This recipe is one of my favorite travel-inspired recipes I’ve made! Last summer BMW and I took a day trip to Tangier, Morocco from Spain. It was the first time for both of us to visit the African continent even if only the northern tip and just for a few hours! We decided to book a day tour with a company we found on Trip Advisor. Sometimes I am weary of these things and usually like to explore on my own but this one had great reviews and promised to take us to all the main attractions. Apparently, visiting Tangier for just one day is a thing. Fast forward past our sight seeing and spice shopping to our amazing lunch. Like one of my favorites. Have you ever had those meals that just surprised you at how delicious they were? The ones that you have really found memories of? Well, this is exactly how I felt about the first time I had chicken tagine in Morocco!
Just looking at these pictures is making my mouth water! Chicken tagine is an old, classic Moroccan dish. It combines lots of veggies and herbs and spices and takes time to make. But it is OH so worth it. The recipe is simple, there is nothing too difficult about making it. You don’t even need an actual tagine to make it! Although, I certainly debated whether I should bring back my shoes or a tagine from Tangier! The shoes won ultimately but I found a way to make this recipe at home. Chicken tagine is to Morocco like spaghetti is to Italy. Every family has their own little ways of making and different spices here and there that they add. This recipe is a pretty basic one. A good staple that you can switch up as you learn what you like best about it.
Moroccan Chicken Tagine
Serves about 4
One 3 1/2- to 4-pound chicken, cut into 8 pieces
2 large spring onions, halved lengthwise
1 cup chopped cilantro
1 cup chopped parsley
1 preserved lemon, quartered, seeds removed *see note
3 garlic cloves, crushed
One 2-inch piece of fresh ginger, peeled and sliced 1/4 inch thick
2 tablespoons sweet paprika
1 tablespoon ghee or unsalted butter, melted
1 tablespoon harissa* see note
1 teaspoon ground cumin
1 teaspoon ground turmeric
1/2 teaspoon ground cardamom
1/4 teaspoon crushed red pepper
1/4 teaspoon ground cinnamon
1/4 teaspoon saffron
1/4 cup plus 2 tablespoon extra-virgin olive oil
1 pound carrots, peeled, halved lengthwise
2 large fennel bulbs, halved and very thinly sliced
1 cup fresh or thawed frozen peas
1 cup whole green olives
3 cups chicken broth
2 tablespoons fresh lemon juice
1 cup couscous
1 small yellow onion, finely chopped
Preserved lemons- you might not be able to find these at every grocery store. Look at Middle Eastern markets or ethnic sections. Or you can make your own. I didn’t have time to make my own so I did a quick version by combining the lemons and kosher salt in the fridge overnight. It’s best if you can find or make the preserved lemons but my quick method will do in a pinch!

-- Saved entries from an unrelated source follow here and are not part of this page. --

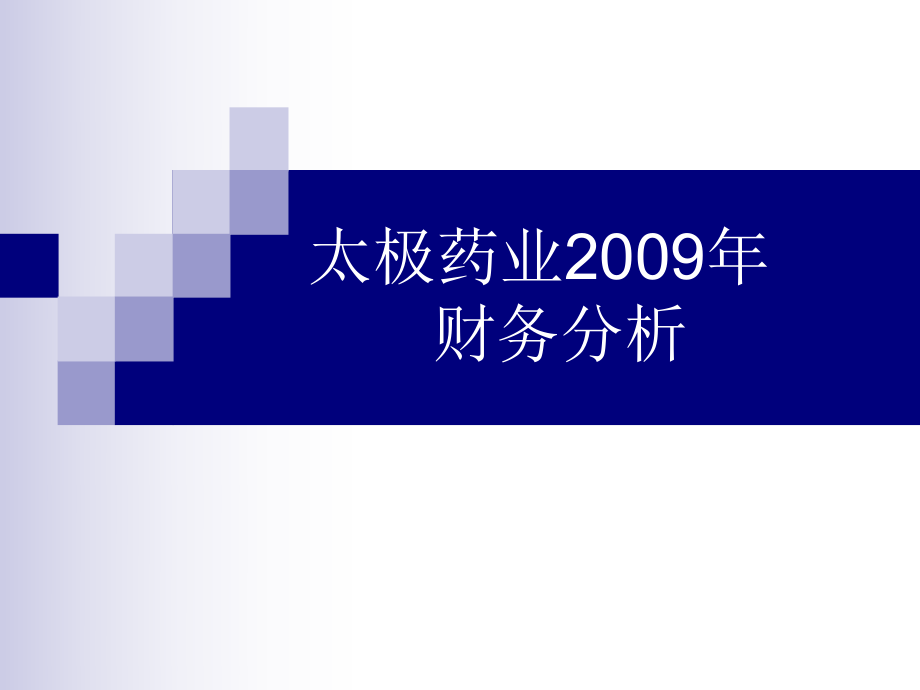 太极药业2009年
财务分析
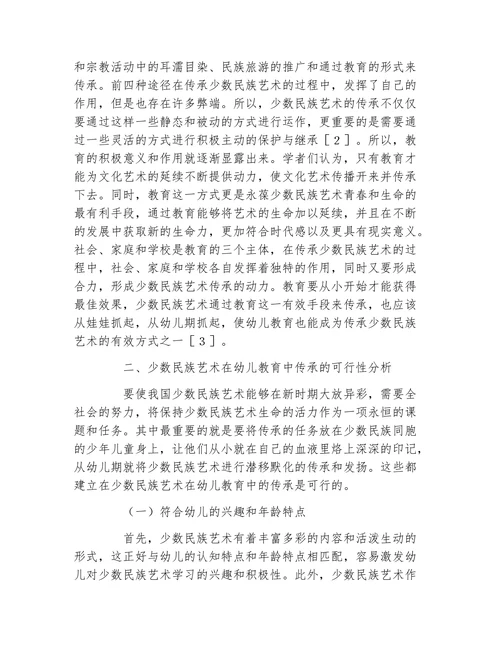 和宗教活动中的耳濡目染、民族旅游的推广和通过教育的形式来传承。前四种途径在传承少数民族艺术的过程中，发挥了自己的作用，但是也存在许多弊端。所以，少数民族艺术的传承不仅仅要通过这样一些静态和被动的方式进行运作，更重要的是需要通过一些灵活的方式进行积极主动的保护与继承［２］。所以，教育的积极意义和作用就逐渐显露出来。学者们认为，只有教育才能为文化艺术的延续不断提供动力，使文化艺术传播开来并传承下去。同时，教育这一方式更是永葆少数民族艺术青春和生命的最有利手段，通过教育能够将艺术的生命加以延续，并且在不断的发展中获取新的生命力，更加符合时代感以及更具有现实意义。社会、家庭和学校是教育的三个主体，在传承少数民族艺术的过程中，社会、家庭和学校各自发挥着独特的作用，同时又要形成合力，形成少数民族艺术传承的动力。教育要从小开始才能获得最佳效果，少数民族艺术通过教育这一有效手段来传承，也应该从娃娃抓起，从幼儿期抓起，使幼儿教育也能成为传承少数民族艺术的有效方式之一［３］。

二、少数民族艺术在幼儿教育中传承的可行性分析

要使我国少数民族艺术能够在新时期大放异彩，需要全社会的努力，将保持少数民族艺术生命的活力作为一项永恒的课题和任务。其中最重要的就是要将传承的任务放在少数民族同胞的少年儿童身上，让他们从小就在自己的血液里烙上深深的印记，从幼儿期就将少数民族艺术进行潜移默化的传承和发扬。这些都建立在少数民族艺术在幼儿教育中的传承是可行的。

（一）符合幼儿的兴趣和年龄特点

首先，少数民族艺术有着丰富多彩的内容和活泼生动的形式，这正好与幼儿的认知特点和年龄特点相匹配，容易激发幼儿对少数民族艺术学习的兴趣和积极性。此外，少数民族艺术作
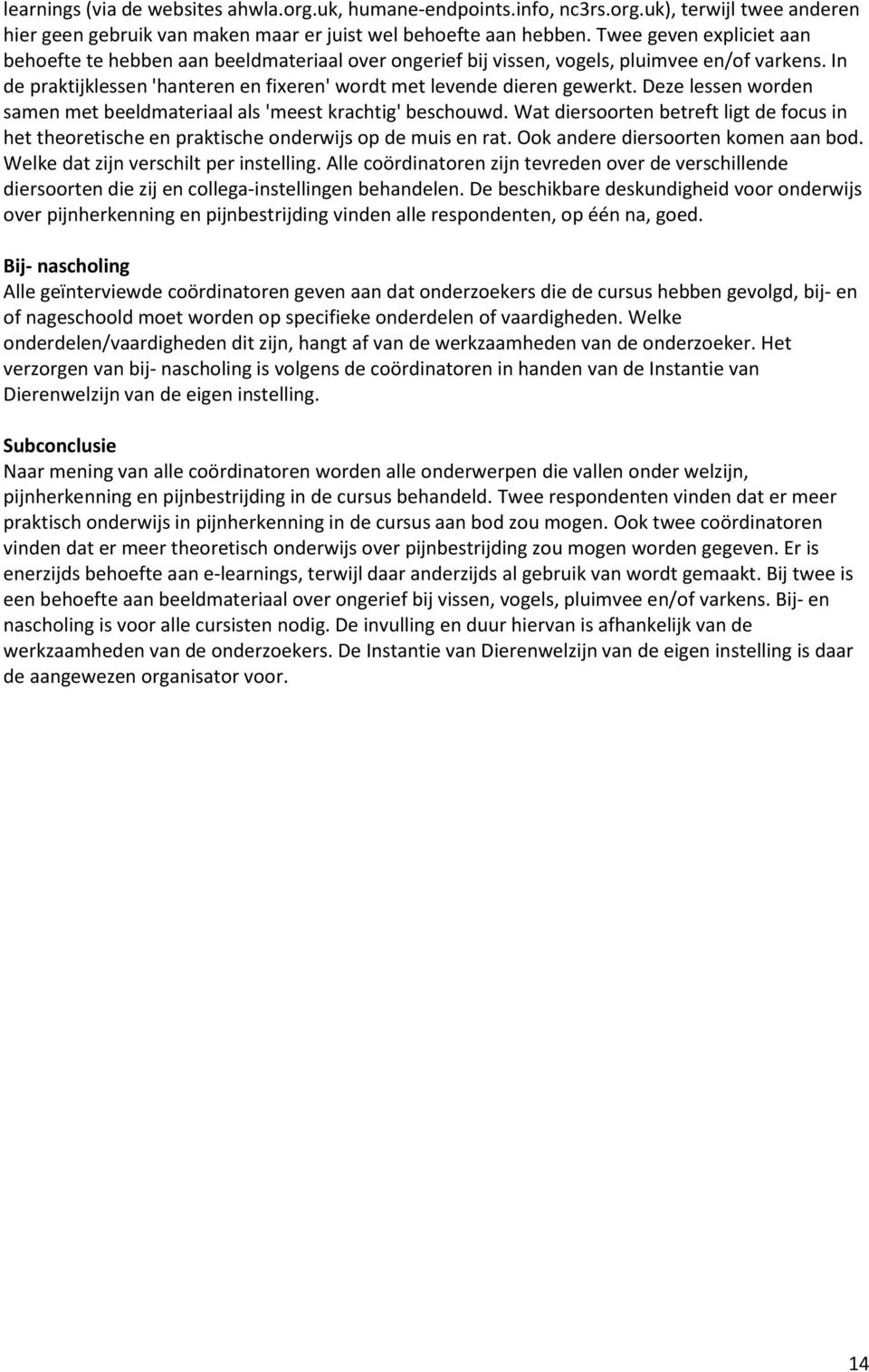 learnings (via de websites ahwla.org.uk, humane-endpoints.info, nc3rs.org.uk), terwijl twee anderen hier geen gebruik van maken maar er juist wel behoefte aan hebben. Twee geven expliciet aan behoefte te hebben aan beeldmateriaal over ongerief bij vissen, vogels, pluimvee en/of varkens. In de praktijklessen 'hanteren en fixeren' wordt met levende dieren gewerkt. Deze lessen worden samen met beeldmateriaal als 'meest krachtig' beschouwd. Wat diersoorten betreft ligt de focus in het theoretische en praktische onderwijs op de muis en rat. Ook andere diersoorten komen aan bod. Welke dat zijn verschilt per instelling. Alle coördinatoren zijn tevreden over de verschillende diersoorten die zij en collega-instellingen behandelen. De beschikbare deskundigheid voor onderwijs over pijnherkenning en pijnbestrijding vinden alle respondenten, op één na, goed.

Bij- nascholing
Alle geïnterviewde coördinatoren geven aan dat onderzoekers die de cursus hebben gevolgd, bij- en of nageschoold moet worden op specifieke onderdelen of vaardigheden. Welke onderdelen/vaardigheden dit zijn, hangt af van de werkzaamheden van de onderzoeker. Het verzorgen van bij- nascholing is volgens de coördinatoren in handen van de Instantie van Dierenwelzijn van de eigen instelling.

Subconclusie
Naar mening van alle coördinatoren worden alle onderwerpen die vallen onder welzijn, pijnherkenning en pijnbestrijding in de cursus behandeld. Twee respondenten vinden dat er meer praktisch onderwijs in pijnherkenning in de cursus aan bod zou mogen. Ook twee coördinatoren vinden dat er meer theoretisch onderwijs over pijnbestrijding zou mogen worden gegeven. Er is enerzijds behoefte aan e-learnings, terwijl daar anderzijds al gebruik van wordt gemaakt. Bij twee is een behoefte aan beeldmateriaal over ongerief bij vissen, vogels, pluimvee en/of varkens. Bij- en nascholing is voor alle cursisten nodig. De invulling en duur hiervan is afhankelijk van de werkzaamheden van de onderzoekers. De Instantie van Dierenwelzijn van de eigen instelling is daar de aangewezen organisator voor.

14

Harissa- also not the easiest thing to find! You can make your own, like I did, by muddling together five chiles de arbol with two cloves of garlic, 1 teaspoon lemon juice and a pinch of salt. Soak the chiles in hot water for 20 minutes to let them soften before muddling. You could also use a food processor. There are many different version of harissa so you can get creative with types of peppers you use and mix in different spices as well.
1.Season the chicken with salt and pepper. Mix together the green onions, 1/2 cup each of the cilantro and parsley, lemons, garlic, ginger, paprika, ghee, harissa, cumin, turmeric, cardamom, crushed red pepper, cinnamon and saffron. Coat the chicken with mixture and marinate overnight in fridge in an air tight container.
2. Once you’re ready to start cooking, heat 1/4 cup of the olive oil in a large dish with a lid.
3. Scrape the marinade off the chicken and set aside. Cook the chicken, skin side down, over moderate heat about 6-8 minutes in the large dish with oil.
3. Add the carrots, fennel, peas, green olives, reserved marinade and 1 cup of the broth. Cover the dish and bring to a boil, then reduce the heat to moderately low and cook until the chicken is tender, about 35 minutes.
3. While the tagine is cooking start the couscous. In a medium saucepan, heat the remaining olive oil with yellow onion and cook over moderate heat, stirring occasionally, until lightly browned, about 10 minutes.
4. Add the remaining 2 cups of broth, bring to a simmer and add the couscous. Cover the pot and let stand for 15 minutes or until all the liquid is absorbed. Fluff the couscous with a fork and season with salt.
5. Remove from the tagine from the heat and let stand, covered, for about 15 minutes. Add the lemon juice and the remaining cilantro and parsley and season with salt and black pepper.
6. Serve hot with couscous and mint tea or fresh carrot juice! At least that is how they served it to us in Tangier!
The part of town we were dining in did not allow alcohol although I am certain there are several wines that would pair nicely with this!